How to Troubleshoot Unreliable or Malfunctioning Hardware

CPU IconMy post on Intel X710 NICs being awful has triggered a lot of emotion and commentary from my readers. One of the common questions has been: so I have X710 NICs, what do I do? How do I troubleshoot hardware that isn’t working right?

1. Document how to reproduce the problem and its severity. Is it a management annoyance or does it cause outages & downtime? Is there a reasonable expectation that what you’re trying to do should work the way you expect? That might seem like an odd question, but sometimes other people do the procurement for (and without) us and there are gotchas they didn’t think to ask about.

In my case with the X710s I felt I had a reasonable expectation that the machine would stay up and that standard features like LLDP, which worked fine with other NICs, would work on these.

Being able to reproduce a problem is key. Intermittent issues are really hard to deal with. Get screen shots of the behavior, of the consoles, of the BSODs & PSODs. Get crash dumps if you can.

2. Check the Hardware Compatibility List for the particular OS and hardware you’re trying to use. Make sure it’s on there. If not, you might not have much success in getting support. The HCL might also have clues about driver levels and settings, too.

3. Check the vendor knowledge bases. At the time I was fighting the X710 issues there were no articles about it but now there are, and there are some suggested workarounds.

4. Update the firmware to the latest levels. You should be doing this already as part of your patching process. If you’re having issues your vendor’s support is going to ask you to do this anyhow, so might as well get ahead of it. Do it on the whole machine, not just the malfunctioning component, because sometimes the problem is an interaction somewhere else.

5. Update the driver to the latest levels. The VMware HCL often lists newer drivers you can apply via Update Manager. Try applying one of those. Sometimes a vendor like Intel will supply a newer driver than a server vendor like Dell will qualify. I usually try to stick with what the vendor who sold me the server has for drivers. For Dell & VMware, that often means installing with and/or remediating to the Dell customized ESXi ISO.

6. Update the OS to the latest levels.
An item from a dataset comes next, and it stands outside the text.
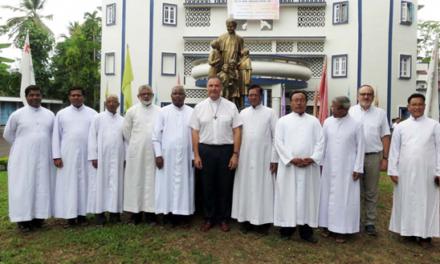 India – I giovani e la Famiglia Salesiana di Dimapur salutano il Rettor Maggiore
Again, you should be doing this for security reasons but on the off-chance you aren’t patched up to the latest levels do it and see if the problem persists. Support is going to ask you to do this anyhow. This isn’t saying you need to upgrade to Windows Server 2016 from 2012R2 or anything, just be at current releases of 2012R2. Of course, if you have the opportunity to test against another OS like that it might be a useful data point.

7. Open a support case with your vendor. Let them help you, or at least get it on record that there are problems. Ask for escalation if there isn’t timely progress.

8. Let your sales team know that you are having problems. Ask them how long you have to return the equipment since it isn’t performing correctly. Let them know you opened a support case. Let them know you need escalation because the support folks aren’t resolving your problems. Sales teams want you to be successful, and they absolutely don’t want the equipment returned so they’ll lean on their technical resources to fix your problem.

9. Let your management know that you are having problems. Often, vendors will be having separate conversations with management around business goals and whatnot. Executives need to know that a vendor isn’t delivering on their promises. I guarantee that the vendor isn’t going to bring it up in conversation so you need to. Besides, most executives & managers I know love a way to derail a sales pitch.

This is also very important if this equipment needs to be installed and operational in certain timeframes. Management might need to adjust project timelines, reset customer expectations, or do some damage control. Get ahead of it.

10. Let your purchasing people know that you are having problems. If this is new equipment they might want to get involved before they pay the vendor, or stop payment until this is resolved. Governmental & SLED entities sometimes have other mechanisms of recourse under their vendor contracts which can be very helpful.

11. Don’t be afraid to tell the vendor that their ideas aren’t an acceptable fix. For example, the LLDP problems on X710 cards have a fix in newer drivers, but it’s completely manual, and will not work if your card is partitioned.

If you need the partitions then you’re stuck with no LLDP, which is crap. If you have a large cluster or value your time (and even if you don’t your employer probably does) a time-consuming, hard-to-maintain manual fix is unacceptable, too. You paid a price premium for X710 cards and you expect them to be fully supported & functional in your OS. Frankly, you could have paid less and had a NIC that actually worked as advertised out of the box.

12. Have someone high in your organization start the conversation around returning the equipment. This is basically the nuclear option, but you might have to do it. If you’ve done the other steps here this shouldn’t be a surprise. In my case with the X710s we said “it’s been three months with no resolution, we either need to return this equipment or get replacement NICs.” Because we’d worked through it and offered them a chance to resolve it, and there wasn’t a resolution, Dell did right by us and got us replacement Broadcom NICs. Problem solved.

Finding a way through situations like these is half linear troubleshooting and half good communications. Make sure you are doing both. Good luck!